PASSAGE SHOWN -
To address these challenges, this paper proposes a method for identifying fake news based on the random walks graph matching algorithm [9]. Graph matching algorithms come in many different types, among which a simple and effective method is using spectral relaxation to approximate Integer Quadratic Programming (IQP) [10]. The method computes the leading eigenvectors of symmetric nonnegative affinity matrices. Spectral Matching (SM) ignores the integer constraints in the relaxation step and induces them by greedy methods in the discrete step. Some methods extend SM to Spectral Matching with Affine Constraints (SMAC) by introducing affine constraints in the spectral decomposition that encodes one-to-one matching constraints [11]. The graph matching algorithm used in this paper is related to the IQP formulation associated with the SM algorithm and the SMAC algorithm, but the approach in this paper is from the perspective of random wandering. In this paper, knowledge in the news is extracted through different methods of knowledge extraction. The extracted knowledge is then compared with external knowledge using the random walks graph matching algorithm to achieve an interpretable fake news detection task.

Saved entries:
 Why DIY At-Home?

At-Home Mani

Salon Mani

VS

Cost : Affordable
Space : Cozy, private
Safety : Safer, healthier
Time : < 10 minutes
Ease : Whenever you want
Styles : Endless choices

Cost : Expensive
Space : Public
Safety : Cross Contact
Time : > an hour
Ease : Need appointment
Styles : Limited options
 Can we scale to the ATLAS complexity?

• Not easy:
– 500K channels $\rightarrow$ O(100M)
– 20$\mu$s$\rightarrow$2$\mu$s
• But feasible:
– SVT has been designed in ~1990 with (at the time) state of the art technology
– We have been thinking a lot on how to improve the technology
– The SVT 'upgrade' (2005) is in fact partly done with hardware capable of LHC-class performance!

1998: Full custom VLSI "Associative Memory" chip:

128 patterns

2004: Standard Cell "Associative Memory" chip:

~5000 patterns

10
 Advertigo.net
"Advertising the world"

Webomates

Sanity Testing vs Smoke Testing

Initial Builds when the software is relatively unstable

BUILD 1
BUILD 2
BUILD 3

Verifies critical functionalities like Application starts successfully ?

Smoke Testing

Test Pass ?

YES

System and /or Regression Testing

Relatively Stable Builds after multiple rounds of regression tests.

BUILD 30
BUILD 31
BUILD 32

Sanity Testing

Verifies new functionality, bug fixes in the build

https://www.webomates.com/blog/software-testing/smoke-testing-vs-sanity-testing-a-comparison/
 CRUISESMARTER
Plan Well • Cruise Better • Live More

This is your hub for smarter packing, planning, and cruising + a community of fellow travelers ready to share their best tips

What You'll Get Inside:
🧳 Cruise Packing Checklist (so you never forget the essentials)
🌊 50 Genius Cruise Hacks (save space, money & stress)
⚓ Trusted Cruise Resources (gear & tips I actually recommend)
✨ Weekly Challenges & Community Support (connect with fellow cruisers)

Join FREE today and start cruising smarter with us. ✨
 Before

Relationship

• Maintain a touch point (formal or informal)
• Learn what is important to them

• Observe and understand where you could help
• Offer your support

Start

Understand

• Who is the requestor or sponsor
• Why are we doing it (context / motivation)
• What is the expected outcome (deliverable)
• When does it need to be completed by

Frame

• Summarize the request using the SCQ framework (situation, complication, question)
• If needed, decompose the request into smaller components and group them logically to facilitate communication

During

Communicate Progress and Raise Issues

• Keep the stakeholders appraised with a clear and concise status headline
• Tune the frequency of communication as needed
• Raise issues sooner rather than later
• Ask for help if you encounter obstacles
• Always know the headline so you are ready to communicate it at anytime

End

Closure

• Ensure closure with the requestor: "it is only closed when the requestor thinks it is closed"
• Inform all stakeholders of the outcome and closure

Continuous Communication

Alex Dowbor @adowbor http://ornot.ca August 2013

TASKS TO COMPLETE -
**1)** Answer these questions from the passage on fake news detection:
(a) What does Spectral Matching ignore in the relaxation step?
(b) What does SMAC introduce in the spectral decomposition?
(c) What is the extracted knowledge compared with?
**2)** Proceed with the passage on fake news detection, continuing on from its final sentence.
The rows are separate material and have no connection to the passage on fake news detection.

TASK-BY-TASK OUTPUTS -
**1)**
(a) It ignores the integer constraints.
(b) It introduces affine constraints that encode one-to-one matching constraints.
(c) It is compared with external knowledge, using the random walks graph matching algorithm.

**2)**
The main contribution of this paper can be divided into three parts:

• A method for extracting commonsense knowledge contained in news is proposed. This method is based on the Lexical Analysis of Chinese (LAC) framework [12] and the Universal Information Extraction (UIE) framework [13]. The extracted knowledge serves as the basis for the subsequent use of graph matching algorithms for fake news detection.
• An interpretable model for fake news detection is proposed based on the random walks graph matching algorithm. Using this algorithm, the commonsense knowledge embedded in the news is compared with the relevant knowledge in the knowledge graph. The truth or falsity of the news is determined by comparing the conflicts of entities and attributes among the knowledge triads in the matching results. This approach leads to an interpretable fake news detection method.
• The proposed method is evaluated on a fake news dataset containing commonsense errors. The experimental results demonstrate that our method outperforms the baseline method.

2. Related Work

2.1. Graph Matching

Graph matching is a process of evaluating the similarity between two graphs. The task of graph matching is to correspond the nodes in the two graphs one by one. This task requires not only a high similarity of matched nodes but also a high similarity of corresponding edges. There are two approaches to graph matching: exact and inexact graph matching. Exact graph matching requires each node and corresponding edge to be exactly matched with another graph with the highest similarity. On the other hand, inexact graph matching allows two graphs to be somewhat different but requires that the similarity of nodes and edges be as high as possible.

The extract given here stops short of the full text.